So I have an application that requires rapid reading of port C. I need 320 samples of that 32-bit port as fast as possible. The relevant bits of code are:
int dataX[321], *p = dataX, t1, t2;
t1 = micros();
#include "extra.c"
t2 = micros();
extra.c was generated by a BASH shell script and it contains:
*p++ = REG_PIOC_PDSR;
*p++ = REG_PIOC_PDSR;
*p++ = REG_PIOC_PDSR;
.....
.....
.....
*p++ = REG_PIOC_PDSR;
*p++ = REG_PIOC_PDSR;
*p++ = REG_PIOC_PDSR;
So, looking at the generated assembly language using arm-objdump -S, I see these:
*p++ = REG_PIOC_PDSR;
ldr r2, [r3, #0]
str r2, [r4, #0]
*p++ = REG_PIOC_PDSR;
ldr r2, [r3, #0]
str r2, [r4, #4]
*p++ = REG_PIOC_PDSR;
ldr r2, [r3, #0]
str r2, [r4, #8]
*p++ = REG_PIOC_PDSR;
ldr r2, [r3, #0]
str r2, [r4, #12]
....etc....
So far so good. I run this code (320 iterations of load port C / store in integer array) and it consistently takes 25 microseconds according to the difference in calls to micros() made by t2 minus t1.

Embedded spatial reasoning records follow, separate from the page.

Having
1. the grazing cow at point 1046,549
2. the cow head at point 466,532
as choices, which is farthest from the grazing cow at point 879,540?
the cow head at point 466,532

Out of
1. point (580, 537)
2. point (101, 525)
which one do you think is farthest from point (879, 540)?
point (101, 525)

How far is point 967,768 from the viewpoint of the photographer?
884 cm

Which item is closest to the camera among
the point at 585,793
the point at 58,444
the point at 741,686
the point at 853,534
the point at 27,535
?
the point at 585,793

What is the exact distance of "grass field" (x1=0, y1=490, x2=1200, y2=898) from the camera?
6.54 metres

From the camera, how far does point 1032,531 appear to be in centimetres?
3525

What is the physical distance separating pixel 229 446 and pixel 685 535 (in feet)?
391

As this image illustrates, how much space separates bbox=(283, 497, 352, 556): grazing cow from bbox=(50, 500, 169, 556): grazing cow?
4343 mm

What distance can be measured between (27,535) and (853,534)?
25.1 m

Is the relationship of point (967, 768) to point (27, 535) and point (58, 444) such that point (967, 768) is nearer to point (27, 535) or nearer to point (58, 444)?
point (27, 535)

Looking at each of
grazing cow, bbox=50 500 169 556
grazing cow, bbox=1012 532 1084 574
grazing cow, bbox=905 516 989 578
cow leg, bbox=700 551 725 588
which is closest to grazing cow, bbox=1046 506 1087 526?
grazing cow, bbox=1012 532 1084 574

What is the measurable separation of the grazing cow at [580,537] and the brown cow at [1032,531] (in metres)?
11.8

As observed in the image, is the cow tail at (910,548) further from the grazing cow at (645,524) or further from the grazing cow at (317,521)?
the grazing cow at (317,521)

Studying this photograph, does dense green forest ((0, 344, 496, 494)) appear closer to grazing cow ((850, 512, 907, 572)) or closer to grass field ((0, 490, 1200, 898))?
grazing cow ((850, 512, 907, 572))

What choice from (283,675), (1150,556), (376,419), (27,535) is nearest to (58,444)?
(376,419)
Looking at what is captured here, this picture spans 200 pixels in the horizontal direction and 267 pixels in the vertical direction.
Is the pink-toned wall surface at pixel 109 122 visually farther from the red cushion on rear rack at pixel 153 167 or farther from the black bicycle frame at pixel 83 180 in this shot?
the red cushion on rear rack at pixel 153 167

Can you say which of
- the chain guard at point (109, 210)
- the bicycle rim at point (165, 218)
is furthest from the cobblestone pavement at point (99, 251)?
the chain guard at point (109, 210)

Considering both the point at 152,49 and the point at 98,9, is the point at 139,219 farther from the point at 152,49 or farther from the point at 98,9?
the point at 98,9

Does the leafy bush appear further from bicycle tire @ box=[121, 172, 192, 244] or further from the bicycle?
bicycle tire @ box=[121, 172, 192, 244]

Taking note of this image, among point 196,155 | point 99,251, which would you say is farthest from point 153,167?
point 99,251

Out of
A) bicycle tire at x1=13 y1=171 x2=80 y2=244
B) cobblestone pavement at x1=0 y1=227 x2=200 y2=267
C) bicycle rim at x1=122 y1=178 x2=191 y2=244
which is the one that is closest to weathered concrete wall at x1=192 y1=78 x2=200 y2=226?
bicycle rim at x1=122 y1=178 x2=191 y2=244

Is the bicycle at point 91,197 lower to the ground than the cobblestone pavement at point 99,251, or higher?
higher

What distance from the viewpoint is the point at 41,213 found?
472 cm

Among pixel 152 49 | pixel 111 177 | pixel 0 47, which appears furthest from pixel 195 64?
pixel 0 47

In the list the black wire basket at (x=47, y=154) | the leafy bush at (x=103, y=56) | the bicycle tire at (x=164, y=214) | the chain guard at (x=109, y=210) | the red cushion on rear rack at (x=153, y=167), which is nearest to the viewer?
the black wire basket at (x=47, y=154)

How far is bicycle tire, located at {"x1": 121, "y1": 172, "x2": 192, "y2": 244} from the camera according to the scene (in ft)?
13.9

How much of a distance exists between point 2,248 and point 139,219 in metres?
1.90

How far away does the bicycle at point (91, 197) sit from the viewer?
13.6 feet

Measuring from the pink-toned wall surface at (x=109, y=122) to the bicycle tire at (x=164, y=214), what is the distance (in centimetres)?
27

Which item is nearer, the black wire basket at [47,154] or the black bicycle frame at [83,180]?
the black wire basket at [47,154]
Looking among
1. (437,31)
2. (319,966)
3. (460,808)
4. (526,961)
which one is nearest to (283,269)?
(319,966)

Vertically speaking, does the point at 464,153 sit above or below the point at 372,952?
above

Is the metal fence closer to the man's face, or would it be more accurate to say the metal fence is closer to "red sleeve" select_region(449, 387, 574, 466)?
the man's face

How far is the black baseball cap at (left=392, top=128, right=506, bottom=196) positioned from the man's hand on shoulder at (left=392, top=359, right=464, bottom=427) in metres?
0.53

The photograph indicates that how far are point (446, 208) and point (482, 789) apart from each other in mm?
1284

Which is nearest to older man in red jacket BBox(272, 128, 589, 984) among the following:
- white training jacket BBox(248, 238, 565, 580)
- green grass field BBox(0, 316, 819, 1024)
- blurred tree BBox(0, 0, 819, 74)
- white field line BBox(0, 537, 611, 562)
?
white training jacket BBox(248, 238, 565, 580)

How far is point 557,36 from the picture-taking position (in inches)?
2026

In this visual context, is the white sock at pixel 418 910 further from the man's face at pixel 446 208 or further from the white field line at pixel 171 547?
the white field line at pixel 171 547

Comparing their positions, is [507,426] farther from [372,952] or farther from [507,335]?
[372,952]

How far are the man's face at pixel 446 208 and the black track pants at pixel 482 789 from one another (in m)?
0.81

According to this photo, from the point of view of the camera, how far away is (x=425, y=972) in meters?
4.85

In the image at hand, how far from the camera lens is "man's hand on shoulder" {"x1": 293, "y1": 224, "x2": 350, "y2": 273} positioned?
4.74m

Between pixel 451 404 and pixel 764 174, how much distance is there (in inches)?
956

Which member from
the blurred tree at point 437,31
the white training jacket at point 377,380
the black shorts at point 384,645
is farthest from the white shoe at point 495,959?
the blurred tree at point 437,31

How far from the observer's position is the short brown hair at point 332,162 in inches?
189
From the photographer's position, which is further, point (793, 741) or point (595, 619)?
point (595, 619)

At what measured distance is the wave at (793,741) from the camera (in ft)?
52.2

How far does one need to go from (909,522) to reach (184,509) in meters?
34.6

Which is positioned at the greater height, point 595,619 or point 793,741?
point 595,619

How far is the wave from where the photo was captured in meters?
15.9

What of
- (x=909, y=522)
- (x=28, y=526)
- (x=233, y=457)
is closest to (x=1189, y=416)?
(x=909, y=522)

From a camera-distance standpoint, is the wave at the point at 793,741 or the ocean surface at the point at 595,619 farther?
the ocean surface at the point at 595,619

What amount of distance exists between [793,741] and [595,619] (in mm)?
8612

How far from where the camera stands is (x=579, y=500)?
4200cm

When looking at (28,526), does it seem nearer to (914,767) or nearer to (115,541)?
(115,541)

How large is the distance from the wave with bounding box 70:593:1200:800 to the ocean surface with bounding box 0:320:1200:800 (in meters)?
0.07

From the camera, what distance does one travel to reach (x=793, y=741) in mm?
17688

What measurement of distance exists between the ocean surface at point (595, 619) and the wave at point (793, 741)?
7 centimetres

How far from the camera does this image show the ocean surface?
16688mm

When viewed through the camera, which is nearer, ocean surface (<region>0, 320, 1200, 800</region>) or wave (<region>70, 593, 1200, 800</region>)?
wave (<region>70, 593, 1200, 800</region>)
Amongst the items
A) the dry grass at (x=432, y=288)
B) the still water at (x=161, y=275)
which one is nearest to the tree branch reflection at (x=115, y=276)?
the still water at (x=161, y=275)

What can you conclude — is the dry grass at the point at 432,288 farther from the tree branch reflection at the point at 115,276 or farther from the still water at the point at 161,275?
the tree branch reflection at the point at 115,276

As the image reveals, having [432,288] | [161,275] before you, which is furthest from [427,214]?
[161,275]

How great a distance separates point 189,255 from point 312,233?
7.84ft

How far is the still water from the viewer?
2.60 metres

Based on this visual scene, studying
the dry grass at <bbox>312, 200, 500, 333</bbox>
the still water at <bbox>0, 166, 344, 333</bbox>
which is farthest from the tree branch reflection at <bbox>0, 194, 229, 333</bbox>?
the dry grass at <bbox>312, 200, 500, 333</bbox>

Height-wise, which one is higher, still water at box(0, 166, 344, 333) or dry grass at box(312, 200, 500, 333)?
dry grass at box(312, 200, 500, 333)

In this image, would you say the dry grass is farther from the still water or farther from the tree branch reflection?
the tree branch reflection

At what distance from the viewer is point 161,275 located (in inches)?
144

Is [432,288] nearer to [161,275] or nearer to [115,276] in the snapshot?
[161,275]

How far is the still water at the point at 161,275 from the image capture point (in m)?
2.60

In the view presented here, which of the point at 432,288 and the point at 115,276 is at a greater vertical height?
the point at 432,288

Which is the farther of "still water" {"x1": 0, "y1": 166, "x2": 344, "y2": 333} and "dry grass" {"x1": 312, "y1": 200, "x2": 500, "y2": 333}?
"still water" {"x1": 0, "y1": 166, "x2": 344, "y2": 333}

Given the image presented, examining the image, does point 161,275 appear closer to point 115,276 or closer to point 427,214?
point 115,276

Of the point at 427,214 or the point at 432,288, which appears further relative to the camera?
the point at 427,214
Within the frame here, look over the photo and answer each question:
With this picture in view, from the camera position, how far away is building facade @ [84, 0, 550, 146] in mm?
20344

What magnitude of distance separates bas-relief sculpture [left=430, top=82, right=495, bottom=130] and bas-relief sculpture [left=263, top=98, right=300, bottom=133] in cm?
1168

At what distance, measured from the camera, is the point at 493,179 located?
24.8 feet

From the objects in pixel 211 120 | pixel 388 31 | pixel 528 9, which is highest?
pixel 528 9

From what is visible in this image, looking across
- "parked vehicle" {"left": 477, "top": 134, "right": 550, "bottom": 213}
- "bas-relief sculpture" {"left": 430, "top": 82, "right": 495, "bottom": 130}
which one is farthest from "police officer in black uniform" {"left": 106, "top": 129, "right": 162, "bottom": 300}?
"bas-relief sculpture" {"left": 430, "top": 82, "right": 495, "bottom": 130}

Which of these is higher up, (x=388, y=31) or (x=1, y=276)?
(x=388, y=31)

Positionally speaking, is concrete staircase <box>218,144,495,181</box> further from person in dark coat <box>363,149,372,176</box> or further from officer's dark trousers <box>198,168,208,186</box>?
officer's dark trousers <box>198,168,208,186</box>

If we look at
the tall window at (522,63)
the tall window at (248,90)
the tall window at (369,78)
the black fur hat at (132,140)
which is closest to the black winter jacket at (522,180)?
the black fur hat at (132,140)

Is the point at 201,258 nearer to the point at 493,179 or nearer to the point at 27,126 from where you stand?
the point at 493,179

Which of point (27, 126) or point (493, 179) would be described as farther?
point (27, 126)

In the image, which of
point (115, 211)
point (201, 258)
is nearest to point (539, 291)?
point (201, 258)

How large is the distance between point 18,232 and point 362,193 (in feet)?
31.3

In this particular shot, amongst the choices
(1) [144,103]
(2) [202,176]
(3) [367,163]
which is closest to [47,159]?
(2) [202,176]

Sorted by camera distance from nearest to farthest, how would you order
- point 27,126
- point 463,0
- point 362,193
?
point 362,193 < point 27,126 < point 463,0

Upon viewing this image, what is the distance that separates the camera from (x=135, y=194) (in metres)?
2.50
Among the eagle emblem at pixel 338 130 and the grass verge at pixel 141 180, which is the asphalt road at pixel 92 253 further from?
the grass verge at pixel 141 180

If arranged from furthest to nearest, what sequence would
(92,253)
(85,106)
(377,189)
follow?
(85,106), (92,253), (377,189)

In 25 uS @ 84MHz, there are 25*84 = 2100 clock cycles. This means each LDR/STR above is taking on average 6.5 clock cycles. This is the source of my confusion.
Are the LDR and STR not single clock cycle instructions? Am I looking at the effect of interrupts adding delay that is unaccountable?
Any help understanding this would be appreciated.